Dr. Aw: We’ve covered a lot of ground today, but before we wrap this conversation, I’m interested in learning more about why you feel healthcare is a compelling place to invest.

CC: It’s important to remember we are a global business and while each market has different dynamics, the beauty of our platform is not only the synergies across our global offices, but across the OMERS and Oxford platform. We have partnered with the OMERS Life Sciences group and also OMERS Ventures to stay on top of new trends, underwrite key targets, and regularly share expertise to ensure we are making the right investment decisions. We play to each other’s strengths and leverage each other’s know-how which allows us to be better relative value investors.

In my day to day, I encounter such inspiring work. We try our best to create enabling environments for our customers, including the platforms, amenities, and services they need to grow. We have a unique relationship with our tenants. Through our real estate transactions, we provide alternative liquidity and creative capital solutions by freeing up liquidity on these biotech companies’ balance sheet. It’s things like this, including the social value created in the communities where we invest, that excite me to come to work every day.

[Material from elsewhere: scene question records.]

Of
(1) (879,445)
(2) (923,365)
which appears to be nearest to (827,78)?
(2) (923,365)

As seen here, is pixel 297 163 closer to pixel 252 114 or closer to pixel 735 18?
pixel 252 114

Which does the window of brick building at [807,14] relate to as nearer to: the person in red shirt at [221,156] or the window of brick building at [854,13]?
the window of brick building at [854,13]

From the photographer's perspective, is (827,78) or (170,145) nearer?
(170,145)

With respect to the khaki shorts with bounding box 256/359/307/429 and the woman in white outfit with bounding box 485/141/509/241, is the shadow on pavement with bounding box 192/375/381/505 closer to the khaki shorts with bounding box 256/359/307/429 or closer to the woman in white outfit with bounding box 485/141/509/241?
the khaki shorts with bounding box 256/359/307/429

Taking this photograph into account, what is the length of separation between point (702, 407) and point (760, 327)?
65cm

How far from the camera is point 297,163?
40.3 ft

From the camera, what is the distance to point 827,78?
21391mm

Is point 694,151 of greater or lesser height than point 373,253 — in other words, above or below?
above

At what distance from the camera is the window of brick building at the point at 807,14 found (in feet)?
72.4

RM: Totally agree, Christie. Within OMERS Life Sciences, the money we invest in commercial drug royalties often gets recycled back into early-stage R&D. It’s a great way to support the broader drug-development ecosystem, without assuming all the risk associated with early-stage drug development.

it’s also fascinating from a science perspective. We have invested in some highly successful drugs that have dramatically changed the quality of life for patients suffering from debilitating diseases. Playing even a small role in financing this type of innovation is incredibly rewarding from a personal standpoint. But as an organization, we also get to invest in great science while providing the capital required to fuel further innovation in the pharmaceutical industry. What is more exciting than that?

GC: I’m an investor first and cover a few sectors with my work, but healthcare is my favourite area to cover. It is such a complex universe and there are many idiosyncratic opportunities that you don’t always see in the other areas where we invest. To echo Rob’s point, the science is always interesting, but there is also the aspect that we are doing work that contributes to the greater good, not only in public equities but across OMERS and Oxford.

Sharing insights across the different groups has been invaluable and is a great benefit of working at a place like OMERS. There is almost always crossover in our work. We each have our niche, but once you pool all this information together it helps make complicated work less complicated. So, I really thank you Dr. Aw for helping bring all the minds together to ensure we are always connected, sharing insights and collaborating together. There is so much depth and breadth across our businesses and appreciate conversations like this that help us all do a better job on behalf of the members we work for.